Home | About | Sematext search-lucene.com search-hadoop.com
NEW: Monitor These Apps!
elasticsearch, apache solr, apache hbase, hadoop, redis, casssandra, amazon cloudwatch, mysql, memcached, apache kafka, apache zookeeper, apache storm, ubuntu, centOS, red hat, debian, puppet labs, java, senseiDB
 Search Hadoop and all its subprojects:

Switch to Threaded View
HBase >> mail # user >> Behavior of Filter.transform() in FilterList?


Copy link to this message
-
Re: Behavior of Filter.transform() in FilterList?
On Mon, Jul 1, 2013 at 12:01 PM, lars hofhansl <[EMAIL PROTECTED]> wrote:

> It would make sense, but it is not immediately clear how to do so cleanly.
> We would no longer be able to call transform at the StoreScanner level (or
> evaluate the filter multiple times, or require the filters to maintain
> their - last - state and only apply transform selectively).
>

I believe this change can be implemented directly in FilterList, without
requiring other changes.
A FilterList could compute its transformed KeyValue while applying
filterKeyValue() on the filter it contains, and return the pre-computed
transformed KeyValue in FilterList.transform() if it makes sense to do so.

This means Filter.transform() is always applied immediately after a
filterKeyValue() with a return code that includes the KeyValue, and this
would be true for all filters in the hierarchy.

C.

I added transform() a while ago in order to allow a Filter *not* to
> transform. Before each we defensively made a copy of the key, just in case
> a Filter (such as KeyOnlyFilter) would modify it, now this is a formalized,
> and the filter is responsible for making a copy only when needed.
>
>
> -- Lars
>
>
>
> ________________________________
>  From: Christophe Taton <[EMAIL PROTECTED]>
> To: [EMAIL PROTECTED]; lars hofhansl <[EMAIL PROTECTED]>
> Sent: Monday, July 1, 2013 10:27 AM
> Subject: Re: Behavior of Filter.transform() in FilterList?
>
>
>
> On Mon, Jul 1, 2013 at 4:14 AM, lars hofhansl <[EMAIL PROTECTED]> wrote:
>
> You want transform to only be called on filters that are "reached"?

# Record set

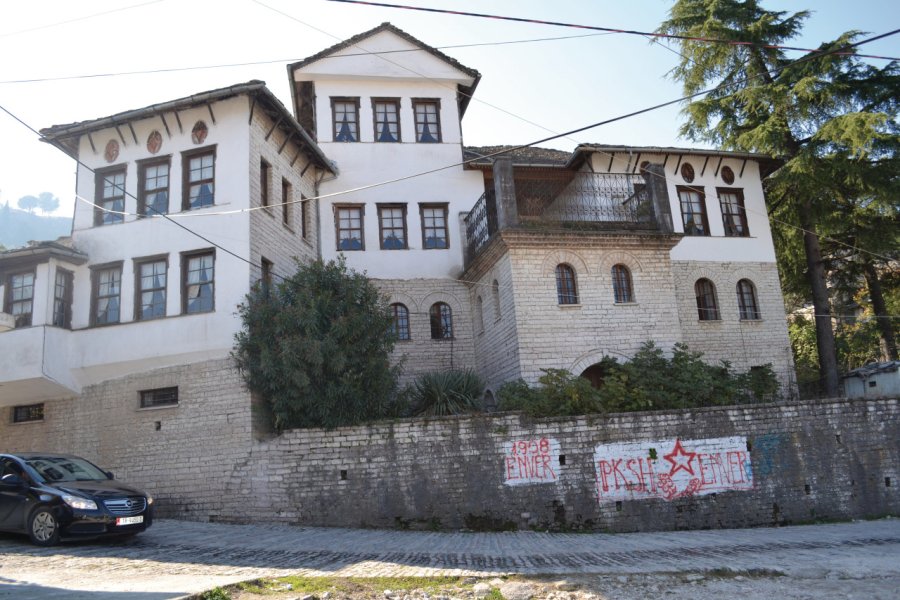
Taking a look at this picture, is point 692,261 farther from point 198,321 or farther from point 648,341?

==

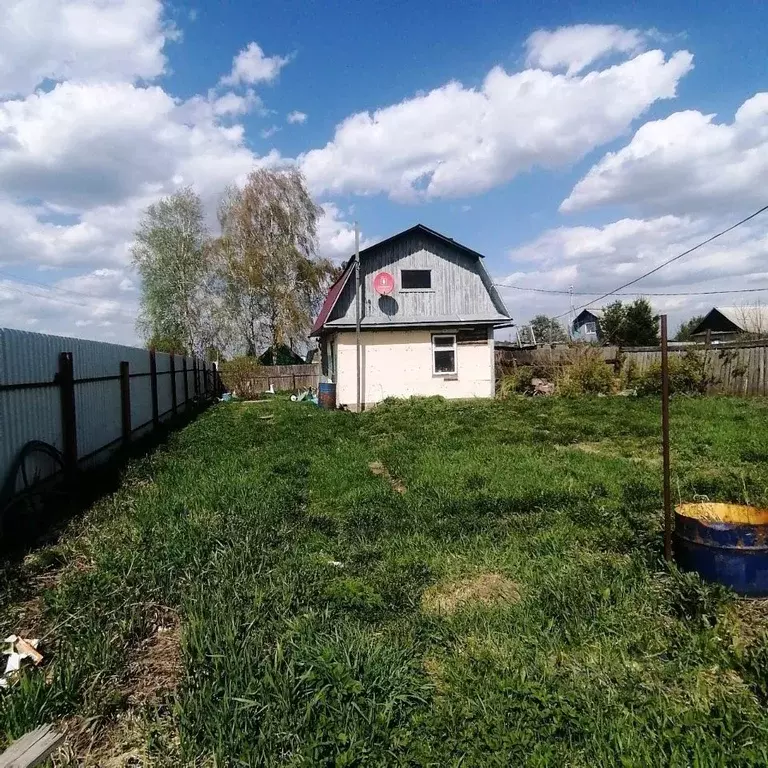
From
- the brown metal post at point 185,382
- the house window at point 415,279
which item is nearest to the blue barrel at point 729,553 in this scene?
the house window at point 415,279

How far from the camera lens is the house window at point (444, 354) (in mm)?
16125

---

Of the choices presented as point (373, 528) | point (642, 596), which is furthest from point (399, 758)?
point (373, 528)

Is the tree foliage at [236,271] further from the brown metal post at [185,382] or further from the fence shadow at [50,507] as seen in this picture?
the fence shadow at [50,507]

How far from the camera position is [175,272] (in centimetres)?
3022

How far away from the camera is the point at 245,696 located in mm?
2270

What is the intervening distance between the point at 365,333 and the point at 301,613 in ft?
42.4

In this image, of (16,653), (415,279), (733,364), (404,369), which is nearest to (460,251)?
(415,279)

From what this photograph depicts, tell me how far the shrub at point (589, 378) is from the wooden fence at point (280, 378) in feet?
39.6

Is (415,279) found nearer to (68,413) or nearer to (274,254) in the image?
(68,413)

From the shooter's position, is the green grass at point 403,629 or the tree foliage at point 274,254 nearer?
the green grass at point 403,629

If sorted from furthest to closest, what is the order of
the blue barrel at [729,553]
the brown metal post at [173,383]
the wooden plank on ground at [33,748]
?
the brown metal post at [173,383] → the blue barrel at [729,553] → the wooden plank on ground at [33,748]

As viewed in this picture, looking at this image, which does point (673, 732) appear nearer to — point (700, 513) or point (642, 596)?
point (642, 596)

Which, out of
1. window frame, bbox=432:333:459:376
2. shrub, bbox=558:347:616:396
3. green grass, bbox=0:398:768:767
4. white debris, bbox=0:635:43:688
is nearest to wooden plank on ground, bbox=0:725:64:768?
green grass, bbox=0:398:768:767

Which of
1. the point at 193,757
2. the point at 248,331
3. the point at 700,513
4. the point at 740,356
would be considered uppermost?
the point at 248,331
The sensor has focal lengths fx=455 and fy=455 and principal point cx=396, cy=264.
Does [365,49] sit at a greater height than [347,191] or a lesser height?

# Exercises to complete
1. In the HBase thread, which filter is given as an example of one that might modify the key?
2. Output the part of the HBase thread from "I added transform()" to "only when needed.", word for word.

# Answers to each task
1. KeyOnlyFilter

2.
I added transform() a while ago in order to allow a Filter *not* to
> transform. Before each we defensively made a copy of the key, just in case
> a Filter (such as KeyOnlyFilter) would modify it, now this is a formalized,
> and the filter is responsible for making a copy only when needed.